Again we fear the influence of Dr. Emmons because he is a master of subtle dialectics. No man reasons more clearly, more ingeniously, or more speciously. No man better knows how to assume the point, at the very moment when the opponent is least expecting such a turn. The countenance is so open, the mien so erect, and the manipulation so bold and unembarrassed, that you never dream of legerdemain. The ratiocination of Dr. Emmons most nearly resembles those chains of mathematical reasoning which brings out startling and even opposite conclusions; they occupy, enchain, exercise and astound the mind, but they do not convince. We doubt not, there are to this day many who think they have been made willing to be damned; they have yielded to the seeming proof, notwithstanding the never-ceasing and healthful revolt of consciousness, reason and grace. We fear the effects of an entangling in any meshes of thin-spun sophistry: the more subtle the more dangerous; the invisible net is worst. We fear the necessity which sound men will be under to unravel these specious tissues, and the metaphysical cast which must thereby be given to theological disquisition. New England has in every portion of her enlightened and happy territory groaned under the influence

of this very evil. Since the days of Edwards it has been true. Far different in our estimate is the sort of thinking there prevalent, from that which marked the era of the Reformed Divines. They too were philosophers. They too handled the scholastic scalpel. Since the days of Aristotle none have more nicely dissected, or more dexterously unfolded every web and tissue. But the materiel of their operations was derived from discourse,' using the term in its higher sense ; from exegesis, from sound authority, and from divine experience. They reasoned with holy awe. It was not from dulness that the great minds of the Dordrecht Synod failed to reach those points which Emmons laid open. They saw them. What was it which they did not see, of the tendencies of their almost unwarranted speculations! They saw and shuddered. They looked over the brink, but they beheld an abyss and they returned.

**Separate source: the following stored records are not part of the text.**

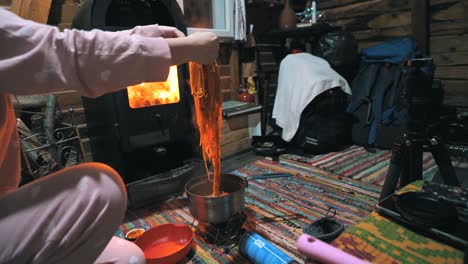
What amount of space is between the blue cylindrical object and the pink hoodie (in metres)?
0.84

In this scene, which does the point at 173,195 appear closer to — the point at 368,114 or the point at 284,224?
the point at 284,224

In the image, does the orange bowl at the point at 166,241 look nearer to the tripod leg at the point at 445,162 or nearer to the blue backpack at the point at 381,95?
the tripod leg at the point at 445,162

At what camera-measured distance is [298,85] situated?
9.12 feet

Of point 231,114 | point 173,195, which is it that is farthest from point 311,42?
point 173,195

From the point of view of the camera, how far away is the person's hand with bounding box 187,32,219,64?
0.83 metres

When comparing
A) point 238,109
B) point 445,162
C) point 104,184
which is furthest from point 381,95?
point 104,184

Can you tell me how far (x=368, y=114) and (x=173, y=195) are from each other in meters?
1.99

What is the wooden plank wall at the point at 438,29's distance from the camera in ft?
8.83

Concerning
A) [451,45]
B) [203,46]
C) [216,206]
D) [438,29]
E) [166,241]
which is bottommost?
[166,241]

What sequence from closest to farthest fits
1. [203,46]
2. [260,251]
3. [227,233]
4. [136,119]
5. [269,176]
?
[203,46]
[260,251]
[227,233]
[136,119]
[269,176]

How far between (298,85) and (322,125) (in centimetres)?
44

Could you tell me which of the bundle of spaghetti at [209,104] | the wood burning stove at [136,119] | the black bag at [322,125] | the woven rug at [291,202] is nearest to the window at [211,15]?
the wood burning stove at [136,119]

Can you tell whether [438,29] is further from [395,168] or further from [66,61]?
[66,61]

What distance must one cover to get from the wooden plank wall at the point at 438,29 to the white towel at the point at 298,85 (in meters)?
0.85
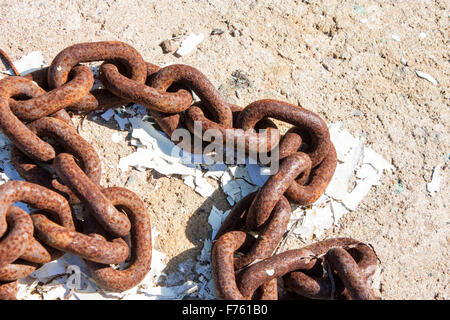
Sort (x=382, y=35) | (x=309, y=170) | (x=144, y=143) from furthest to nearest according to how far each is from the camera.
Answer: (x=382, y=35) < (x=144, y=143) < (x=309, y=170)

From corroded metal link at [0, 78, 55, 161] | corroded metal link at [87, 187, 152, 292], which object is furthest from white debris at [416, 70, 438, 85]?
corroded metal link at [0, 78, 55, 161]

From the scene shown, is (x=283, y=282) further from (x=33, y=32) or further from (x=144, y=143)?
(x=33, y=32)

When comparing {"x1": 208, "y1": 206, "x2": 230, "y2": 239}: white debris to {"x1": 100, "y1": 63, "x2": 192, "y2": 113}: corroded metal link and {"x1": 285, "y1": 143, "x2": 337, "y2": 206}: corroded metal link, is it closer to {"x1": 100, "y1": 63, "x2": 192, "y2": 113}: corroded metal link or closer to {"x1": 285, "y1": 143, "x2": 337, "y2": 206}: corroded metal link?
{"x1": 285, "y1": 143, "x2": 337, "y2": 206}: corroded metal link

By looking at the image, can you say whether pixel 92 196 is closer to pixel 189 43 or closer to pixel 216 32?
pixel 189 43

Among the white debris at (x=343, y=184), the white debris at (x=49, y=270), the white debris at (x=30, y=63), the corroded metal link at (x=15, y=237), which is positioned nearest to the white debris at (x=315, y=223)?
the white debris at (x=343, y=184)

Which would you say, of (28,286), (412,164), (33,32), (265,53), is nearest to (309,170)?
(412,164)

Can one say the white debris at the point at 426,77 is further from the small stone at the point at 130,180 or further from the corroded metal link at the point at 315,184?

They distrusted their sounding line, when its lead sank into the depths of divinity, and ceased to read off the fathoms, when they found themselves declaring falsehood. They reverenced positive statements of revealed truth, as superseding all argument. Hence, when weary and astounded at the seeming issue of some of their flights, they alighted on the solid supports of revelation. Hence the abundant exegetical discussion in such writers as Calvin, Gomar, Turretine, Witsius, Zanchius, Van Maestricht, Mark and Wyttenbach; while Emmons and the metaphysical divines treat the text of scripture as a mere impertinence; to be cited exoterically, but to be twisted to any meaning or emptied of all.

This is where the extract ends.